Jafar Panahi’s Offside is another cyclically-crafted jewel in the spectacular crown of Iran’s national cinema—a sterling example of grace resonating from grueling cultural pressure. Much has been written about this film as a lightweight version of Panahi’s The Circle, but it has more in common with the great director’s Crimson Gold, another masterwork about seemingly irrevocable forces locking people into suffocating social strata. Separating Offside from The Circle and Crimson Gold is, yes, its humor, but don’t let anyone downplay its complex disquisition on sexual and identity politics and vibrant illumination of the crippling frustration of social exclusion that provokes the film’s women to revolution when they dress up as men in order to sneak into the soccer stadium where their country’s team competes for a chance to go to the World Cup. The resilience of these women to be included in the nationalist reverie their men would deny them is something that is alternately heartbreaking and fierce.
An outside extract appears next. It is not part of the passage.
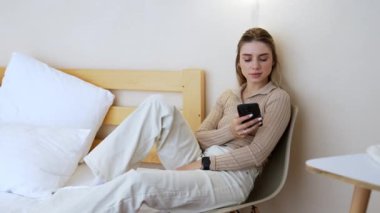 Sarışın kadın sandalyeye oturup bacaklarını yatağa koyuyor. Bayan akıllı telefonunu kullanıyor..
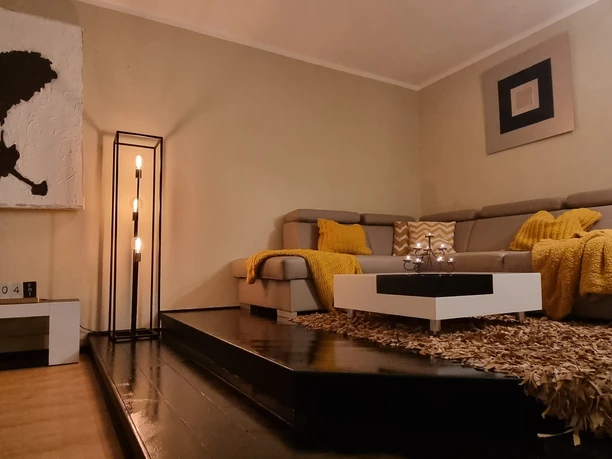 Wohnzimmer (2).jpg Ein gemütliches Wohnzimmer mit einem großen, beigen Sofa, gelben Decken und modernen Kunstwerken.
How sad that they are kept behind barricades for much of the film (some might call this group of women an axis of evil), mere feet away from an entryway that would allow them a glimpse of the vast green field of grass where the country’s team competes for a chance to validate its worth to the world stage. Panahi puts us in the shoes of his heroines, denying us a vision of that green for much of the film—that is, until an officer runs into the stadium to chase after one of his captives. When the field appears on the screen, the explosion of color and screams together suggests the euphoria of a paradise found. Panahi and his actors, through incisive wit and drama, not only illuminate the absurdity of how women are denied every day pleasures in Iran but the ease with which communication melts the barriers between genders. This has always been the humanist Panahi’s stock-in-trade: tragedy spectacularly laced with hope.
Colors are lush, especially the paradise green of the soccer field, and the robust audio conveys the intense warrior's guile of the film's women.
Jafar Panahi eloquently discusses the inspiration for the film, the gender politics of his homeland, the difficulty he has making films in Iran, and his fruitless efforts to get the movie screened in Iran for at least a week in order to qualify for Oscar consideration. Rounding out the disc is a bunch of previews.
The only thing bad that can be said about the arrival of Offside to video is its lousy DVD cover art.